Flying Lotus
Superoito express (28)
Crazy for you | Best Coast | 7
Um resumo muito preciso desde primeiro disco do Best Coast pode ser encontrado numa antiga canção do Breeders: “Summer is ready when you are” (traduzindo: “o verão está pronto quando você está”). Então taí, minha gente bronzeada: um disco de praia, californiano, que nem sempre soa como uma tarde de sol. Bethany Cosentino, a vocalista, às vezes nem chega a sair de casa: “Estou esperando, esperando, esperando no telefone”, ela admite, em canções às vezes perdidamente sentimentais sobre “maconha, meu gato e preguiça”. Cool. Entende-se facilmente a popularidade repentina de uma banda que passa como a irmãzinha agoniada do She & Him. Fãs de Camera Obscura, vistam os biquinis.

— ENTRADAS EXTRAÍDAS —
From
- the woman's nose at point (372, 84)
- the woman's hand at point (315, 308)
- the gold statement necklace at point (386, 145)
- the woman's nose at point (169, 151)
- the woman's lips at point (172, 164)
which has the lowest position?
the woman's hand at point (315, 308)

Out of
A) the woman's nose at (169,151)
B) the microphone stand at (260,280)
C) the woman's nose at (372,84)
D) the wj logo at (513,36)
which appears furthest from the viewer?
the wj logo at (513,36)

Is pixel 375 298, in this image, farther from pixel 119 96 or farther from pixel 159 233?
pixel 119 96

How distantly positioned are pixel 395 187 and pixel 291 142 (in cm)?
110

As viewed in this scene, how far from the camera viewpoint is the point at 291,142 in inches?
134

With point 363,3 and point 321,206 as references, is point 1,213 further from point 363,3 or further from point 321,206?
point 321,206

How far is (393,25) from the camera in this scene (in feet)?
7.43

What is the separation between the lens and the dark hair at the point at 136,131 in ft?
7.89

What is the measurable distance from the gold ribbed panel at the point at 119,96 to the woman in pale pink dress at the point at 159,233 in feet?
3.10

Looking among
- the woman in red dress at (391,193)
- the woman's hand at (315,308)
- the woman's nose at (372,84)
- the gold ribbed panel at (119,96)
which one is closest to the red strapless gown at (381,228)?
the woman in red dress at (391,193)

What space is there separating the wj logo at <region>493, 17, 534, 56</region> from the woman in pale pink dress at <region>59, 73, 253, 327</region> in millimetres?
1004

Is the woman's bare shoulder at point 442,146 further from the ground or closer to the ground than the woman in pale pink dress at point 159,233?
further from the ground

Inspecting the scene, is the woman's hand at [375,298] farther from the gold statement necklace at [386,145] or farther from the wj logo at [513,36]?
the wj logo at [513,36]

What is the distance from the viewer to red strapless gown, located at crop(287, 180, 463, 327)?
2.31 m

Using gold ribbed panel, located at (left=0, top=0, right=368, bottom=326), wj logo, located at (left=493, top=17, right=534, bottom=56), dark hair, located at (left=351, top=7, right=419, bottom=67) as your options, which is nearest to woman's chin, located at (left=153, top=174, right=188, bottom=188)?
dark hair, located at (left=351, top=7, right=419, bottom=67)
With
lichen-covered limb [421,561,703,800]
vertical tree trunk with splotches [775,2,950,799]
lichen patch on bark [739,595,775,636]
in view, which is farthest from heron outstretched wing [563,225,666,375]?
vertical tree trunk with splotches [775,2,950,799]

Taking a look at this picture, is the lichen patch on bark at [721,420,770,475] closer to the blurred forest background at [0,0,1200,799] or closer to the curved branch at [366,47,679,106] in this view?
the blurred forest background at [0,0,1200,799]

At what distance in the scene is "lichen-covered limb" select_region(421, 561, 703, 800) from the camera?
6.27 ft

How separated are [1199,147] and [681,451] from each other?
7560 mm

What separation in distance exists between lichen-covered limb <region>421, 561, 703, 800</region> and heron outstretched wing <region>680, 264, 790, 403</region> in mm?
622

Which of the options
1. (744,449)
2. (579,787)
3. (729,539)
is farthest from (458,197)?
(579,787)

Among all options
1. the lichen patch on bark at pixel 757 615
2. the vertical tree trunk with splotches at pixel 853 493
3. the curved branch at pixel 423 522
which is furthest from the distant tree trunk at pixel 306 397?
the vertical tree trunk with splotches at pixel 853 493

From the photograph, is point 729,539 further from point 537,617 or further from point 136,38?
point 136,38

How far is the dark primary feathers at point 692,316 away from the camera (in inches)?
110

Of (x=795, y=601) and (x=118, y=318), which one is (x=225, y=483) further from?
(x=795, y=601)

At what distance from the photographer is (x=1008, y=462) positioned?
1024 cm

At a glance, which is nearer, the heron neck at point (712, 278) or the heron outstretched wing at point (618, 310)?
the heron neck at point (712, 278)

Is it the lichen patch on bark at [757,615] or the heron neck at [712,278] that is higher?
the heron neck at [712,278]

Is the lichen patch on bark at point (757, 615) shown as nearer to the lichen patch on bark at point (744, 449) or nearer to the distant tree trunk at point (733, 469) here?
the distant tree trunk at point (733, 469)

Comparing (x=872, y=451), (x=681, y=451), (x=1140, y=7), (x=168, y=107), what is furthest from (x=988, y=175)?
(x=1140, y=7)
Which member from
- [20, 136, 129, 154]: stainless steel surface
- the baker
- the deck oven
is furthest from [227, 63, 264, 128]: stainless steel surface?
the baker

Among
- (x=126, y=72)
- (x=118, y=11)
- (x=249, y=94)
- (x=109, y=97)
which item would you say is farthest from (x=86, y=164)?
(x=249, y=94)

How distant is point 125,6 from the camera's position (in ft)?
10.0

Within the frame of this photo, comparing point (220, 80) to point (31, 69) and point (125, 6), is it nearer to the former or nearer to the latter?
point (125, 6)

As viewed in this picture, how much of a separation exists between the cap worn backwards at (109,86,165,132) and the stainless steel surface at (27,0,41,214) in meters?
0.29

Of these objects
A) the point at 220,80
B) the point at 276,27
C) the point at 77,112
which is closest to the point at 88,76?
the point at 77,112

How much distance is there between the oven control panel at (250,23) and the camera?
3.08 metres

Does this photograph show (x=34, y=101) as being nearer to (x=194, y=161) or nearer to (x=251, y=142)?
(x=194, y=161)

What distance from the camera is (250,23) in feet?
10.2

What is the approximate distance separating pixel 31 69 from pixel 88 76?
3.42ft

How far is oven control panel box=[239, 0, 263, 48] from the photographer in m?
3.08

— REQUISITOS DAS TAREFAS —
a – Segundo a resenha de Crazy for you, qual é o papel de Bethany Cosentino no Best Coast?
b – Copie da resenha de Crazy for you o trecho que começa em "Crazy for you" e termina em "vistam os biquinis.".
As entradas não são necessárias para resolver nada aqui.

— RESPOSTAS DO EXERCÍCIO —
a – Ela é a vocalista.

b –
Crazy for you | Best Coast | 7
Um resumo muito preciso desde primeiro disco do Best Coast pode ser encontrado numa antiga canção do Breeders: “Summer is ready when you are” (traduzindo: “o verão está pronto quando você está”). Então taí, minha gente bronzeada: um disco de praia, californiano, que nem sempre soa como uma tarde de sol. Bethany Cosentino, a vocalista, às vezes nem chega a sair de casa: “Estou esperando, esperando, esperando no telefone”, ela admite, em canções às vezes perdidamente sentimentais sobre “maconha, meu gato e preguiça”. Cool. Entende-se facilmente a popularidade repentina de uma banda que passa como a irmãzinha agoniada do She & Him. Fãs de Camera Obscura, vistam os biquinis.